THE TASK: Reproduce the portion of the excerpt below that runs between "Anna and I after" and "that love them?", inclusive.

### EXCERPT ###

Let’s see, there was last night when we lined up the girls and sprayed their hair full of cedar oil because one of the girls had, and I quote, “Some pretty sizable lice”.

Anna and I after we killed some lice.

Or there was the first day (Friday) when we spent all day playing with, tossing around, holding, and talking to 40 little ones. Just waking up to see 40 children running around, yelling, crying, fighting, laughing and singing was enough to send my head in a million directions.

What’s wrong with these kids? Are they like the ugly carrots that get rejected because people won’t buy carrots unless they are perfectly straight and homogeneous?

Are their smiles and laughs different than the smiles and laughs from the kids who have moms and dads that love them?

These children are 5 hours away from where I grew up. How is it so easy to think that this is a far away “other world” issue?

Cesar showing off his pipes.

So I started looking around for the crazy ones. The ones who were in the corner sharpening the plastic forks from lunch so they could stab their friends eyes out when they went to bed. Or the kids with three toes and a hunched over back. And guess what? I didn’t find either.

After four days here I’ve got nothing to point to and say conclusively that you shouldn’t grab one of these precious children and take them home and let them explode your life with life.

### DATASET EXTRACT ###

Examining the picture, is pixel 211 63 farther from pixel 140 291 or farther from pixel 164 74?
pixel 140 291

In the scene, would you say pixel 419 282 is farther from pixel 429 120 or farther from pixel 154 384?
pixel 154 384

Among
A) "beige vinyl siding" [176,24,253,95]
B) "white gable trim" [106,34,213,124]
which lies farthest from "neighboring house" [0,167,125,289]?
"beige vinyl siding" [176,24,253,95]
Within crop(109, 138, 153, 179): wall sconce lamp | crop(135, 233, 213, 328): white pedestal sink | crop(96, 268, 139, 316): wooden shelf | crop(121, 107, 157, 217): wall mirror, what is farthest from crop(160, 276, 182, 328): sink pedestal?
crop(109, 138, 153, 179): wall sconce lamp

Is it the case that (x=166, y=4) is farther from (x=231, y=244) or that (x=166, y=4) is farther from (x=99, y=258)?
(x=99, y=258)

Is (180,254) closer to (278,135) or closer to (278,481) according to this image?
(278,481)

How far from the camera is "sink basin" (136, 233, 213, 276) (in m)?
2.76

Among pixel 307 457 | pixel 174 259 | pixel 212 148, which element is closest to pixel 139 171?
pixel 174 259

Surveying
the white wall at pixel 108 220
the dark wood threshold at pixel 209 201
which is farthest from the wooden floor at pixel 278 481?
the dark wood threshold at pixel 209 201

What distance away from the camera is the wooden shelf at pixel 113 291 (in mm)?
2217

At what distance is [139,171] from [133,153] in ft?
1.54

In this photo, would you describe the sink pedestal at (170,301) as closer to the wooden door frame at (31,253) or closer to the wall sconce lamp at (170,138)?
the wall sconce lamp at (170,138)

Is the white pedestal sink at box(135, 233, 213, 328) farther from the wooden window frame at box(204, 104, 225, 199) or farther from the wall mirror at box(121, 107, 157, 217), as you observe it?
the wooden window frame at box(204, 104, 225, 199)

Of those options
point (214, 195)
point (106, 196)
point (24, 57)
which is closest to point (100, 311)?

###

CORRECT RESPONSE:
Anna and I after we killed some lice.

Or there was the first day (Friday) when we spent all day playing with, tossing around, holding, and talking to 40 little ones. Just waking up to see 40 children running around, yelling, crying, fighting, laughing and singing was enough to send my head in a million directions.

What’s wrong with these kids? Are they like the ugly carrots that get rejected because people won’t buy carrots unless they are perfectly straight and homogeneous?

Are their smiles and laughs different than the smiles and laughs from the kids who have moms and dads that love them?